--- START ---
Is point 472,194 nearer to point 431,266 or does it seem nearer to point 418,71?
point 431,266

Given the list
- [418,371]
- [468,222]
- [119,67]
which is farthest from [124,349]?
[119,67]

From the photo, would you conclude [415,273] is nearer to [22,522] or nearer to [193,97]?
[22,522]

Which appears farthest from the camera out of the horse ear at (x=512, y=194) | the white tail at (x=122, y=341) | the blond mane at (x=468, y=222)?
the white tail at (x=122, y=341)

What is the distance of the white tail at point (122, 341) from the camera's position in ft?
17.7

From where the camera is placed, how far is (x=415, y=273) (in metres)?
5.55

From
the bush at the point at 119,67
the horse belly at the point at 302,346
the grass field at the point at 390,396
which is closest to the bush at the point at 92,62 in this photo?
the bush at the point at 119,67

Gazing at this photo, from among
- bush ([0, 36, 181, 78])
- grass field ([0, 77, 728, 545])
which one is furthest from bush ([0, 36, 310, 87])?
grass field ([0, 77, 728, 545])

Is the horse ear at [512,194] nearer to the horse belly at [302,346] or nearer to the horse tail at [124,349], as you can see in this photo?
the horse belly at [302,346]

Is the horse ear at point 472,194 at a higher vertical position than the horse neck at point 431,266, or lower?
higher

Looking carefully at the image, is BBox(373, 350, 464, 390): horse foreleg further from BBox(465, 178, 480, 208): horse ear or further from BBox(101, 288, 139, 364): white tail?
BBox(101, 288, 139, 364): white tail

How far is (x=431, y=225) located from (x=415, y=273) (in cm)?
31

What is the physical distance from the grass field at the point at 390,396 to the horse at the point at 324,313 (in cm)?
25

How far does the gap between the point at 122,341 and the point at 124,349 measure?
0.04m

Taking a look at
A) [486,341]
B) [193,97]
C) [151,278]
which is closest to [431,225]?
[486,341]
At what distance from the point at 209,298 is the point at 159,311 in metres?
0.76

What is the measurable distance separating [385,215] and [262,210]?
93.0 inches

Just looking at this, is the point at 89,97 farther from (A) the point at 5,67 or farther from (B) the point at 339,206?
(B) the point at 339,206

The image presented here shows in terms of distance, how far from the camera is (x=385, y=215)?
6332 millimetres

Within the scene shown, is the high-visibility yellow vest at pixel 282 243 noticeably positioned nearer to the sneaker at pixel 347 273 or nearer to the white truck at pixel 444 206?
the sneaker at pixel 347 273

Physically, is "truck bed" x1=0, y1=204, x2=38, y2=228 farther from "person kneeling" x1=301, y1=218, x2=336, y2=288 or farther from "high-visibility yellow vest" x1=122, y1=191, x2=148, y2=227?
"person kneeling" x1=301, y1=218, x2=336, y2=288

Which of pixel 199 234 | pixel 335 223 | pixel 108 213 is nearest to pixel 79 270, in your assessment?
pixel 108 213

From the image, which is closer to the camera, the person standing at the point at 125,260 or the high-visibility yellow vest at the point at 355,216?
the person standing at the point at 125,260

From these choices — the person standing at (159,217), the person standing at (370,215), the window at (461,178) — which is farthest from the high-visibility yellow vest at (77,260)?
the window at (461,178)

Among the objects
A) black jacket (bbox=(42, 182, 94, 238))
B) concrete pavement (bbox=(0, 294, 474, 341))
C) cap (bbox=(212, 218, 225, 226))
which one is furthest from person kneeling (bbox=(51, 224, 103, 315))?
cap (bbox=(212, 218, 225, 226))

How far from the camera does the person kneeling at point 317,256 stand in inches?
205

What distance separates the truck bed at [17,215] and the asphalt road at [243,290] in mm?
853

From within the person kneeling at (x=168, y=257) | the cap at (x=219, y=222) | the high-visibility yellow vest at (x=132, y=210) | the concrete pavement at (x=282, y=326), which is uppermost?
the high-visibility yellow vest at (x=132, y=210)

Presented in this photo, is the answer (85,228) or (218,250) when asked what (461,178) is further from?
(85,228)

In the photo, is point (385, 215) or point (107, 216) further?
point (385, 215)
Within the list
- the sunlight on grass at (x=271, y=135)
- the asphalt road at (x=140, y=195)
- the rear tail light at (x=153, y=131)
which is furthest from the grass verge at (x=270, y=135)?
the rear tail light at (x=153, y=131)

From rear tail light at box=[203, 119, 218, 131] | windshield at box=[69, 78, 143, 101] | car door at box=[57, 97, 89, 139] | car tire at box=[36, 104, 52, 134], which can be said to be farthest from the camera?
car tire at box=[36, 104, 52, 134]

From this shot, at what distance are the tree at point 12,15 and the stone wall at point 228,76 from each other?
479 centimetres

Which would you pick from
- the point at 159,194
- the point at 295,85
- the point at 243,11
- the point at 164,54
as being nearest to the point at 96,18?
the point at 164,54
--- END ---
§ Short problem: Can you repeat all of the records above word for word, without changing anything?

§ The completed task:
Is point 472,194 nearer to point 431,266 or does it seem nearer to point 418,71?
point 431,266

Given the list
- [418,371]
- [468,222]
- [119,67]
which is farthest from [124,349]?
[119,67]

From the photo, would you conclude [415,273] is nearer to [22,522] or nearer to [193,97]?
[22,522]

Which appears farthest from the camera out of the horse ear at (x=512, y=194) | the white tail at (x=122, y=341) | the blond mane at (x=468, y=222)?
the white tail at (x=122, y=341)

What is the distance of the white tail at point (122, 341) from the camera's position in ft?
17.7

From where the camera is placed, how far is (x=415, y=273) (in metres)?
5.55

From
the bush at the point at 119,67
the horse belly at the point at 302,346
the grass field at the point at 390,396
which is closest to the bush at the point at 92,62 in this photo?
the bush at the point at 119,67

Gazing at this photo, from among
- bush ([0, 36, 181, 78])
- grass field ([0, 77, 728, 545])
which one is furthest from bush ([0, 36, 310, 87])?
grass field ([0, 77, 728, 545])

Is the horse ear at [512,194] nearer to the horse belly at [302,346] or nearer to the horse tail at [124,349], as you can see in this photo?
the horse belly at [302,346]

Is the horse ear at point 472,194 at a higher vertical position than the horse neck at point 431,266, or lower?
higher

Looking carefully at the image, is BBox(373, 350, 464, 390): horse foreleg further from BBox(465, 178, 480, 208): horse ear or further from BBox(101, 288, 139, 364): white tail?
BBox(101, 288, 139, 364): white tail

How far is (x=431, y=225) located from (x=415, y=273) (in cm)?
31

What is the physical distance from the grass field at the point at 390,396 to the horse at the point at 324,313 (in cm)?
25

How far does the gap between the point at 122,341 and the point at 124,349 measure?
0.04m

Taking a look at
A) [486,341]
B) [193,97]
C) [151,278]
which is closest to [431,225]?
[486,341]
At what distance from the point at 209,298 is the point at 159,311 in metres?
0.76

What is the measurable distance separating [385,215] and [262,210]?
93.0 inches

Just looking at this, is the point at 89,97 farther from (A) the point at 5,67 or farther from (B) the point at 339,206?
(B) the point at 339,206

The image presented here shows in terms of distance, how far from the camera is (x=385, y=215)?
6332 millimetres

Within the scene shown, is the high-visibility yellow vest at pixel 282 243 noticeably positioned nearer to the sneaker at pixel 347 273 or nearer to the white truck at pixel 444 206?
the sneaker at pixel 347 273

Physically, is "truck bed" x1=0, y1=204, x2=38, y2=228 farther from "person kneeling" x1=301, y1=218, x2=336, y2=288 or farther from "high-visibility yellow vest" x1=122, y1=191, x2=148, y2=227?
"person kneeling" x1=301, y1=218, x2=336, y2=288

Which of pixel 199 234 | pixel 335 223 | pixel 108 213 is nearest to pixel 79 270, in your assessment?
pixel 108 213

From the image, which is closer to the camera, the person standing at the point at 125,260 or the high-visibility yellow vest at the point at 355,216?
the person standing at the point at 125,260

From these choices — the person standing at (159,217), the person standing at (370,215), the window at (461,178) — which is farthest from the high-visibility yellow vest at (77,260)?
the window at (461,178)

Among the objects
A) black jacket (bbox=(42, 182, 94, 238))
B) concrete pavement (bbox=(0, 294, 474, 341))
C) cap (bbox=(212, 218, 225, 226))
which one is furthest from person kneeling (bbox=(51, 224, 103, 315))?
cap (bbox=(212, 218, 225, 226))

How far from the camera does the person kneeling at point 317,256 stand in inches?
205

What distance separates the truck bed at [17,215] and the asphalt road at [243,290] in mm?
853

From within the person kneeling at (x=168, y=257) | the cap at (x=219, y=222) | the high-visibility yellow vest at (x=132, y=210) | the concrete pavement at (x=282, y=326), which is uppermost?
the high-visibility yellow vest at (x=132, y=210)

Presented in this photo, is the answer (85,228) or (218,250) when asked what (461,178) is further from?
(85,228)

In the photo, is point (385, 215) or point (107, 216) further?
point (385, 215)
Within the list
- the sunlight on grass at (x=271, y=135)
- the asphalt road at (x=140, y=195)
- the rear tail light at (x=153, y=131)
which is furthest from the grass verge at (x=270, y=135)?
the rear tail light at (x=153, y=131)

From rear tail light at box=[203, 119, 218, 131] | windshield at box=[69, 78, 143, 101] | car door at box=[57, 97, 89, 139] | car tire at box=[36, 104, 52, 134], which can be said to be farthest from the camera?
car tire at box=[36, 104, 52, 134]

From this shot, at what distance are the tree at point 12,15 and the stone wall at point 228,76 from each other?
479 centimetres

Which would you pick from
- the point at 159,194
- the point at 295,85
- the point at 243,11
- the point at 164,54
as being nearest to the point at 96,18?
the point at 164,54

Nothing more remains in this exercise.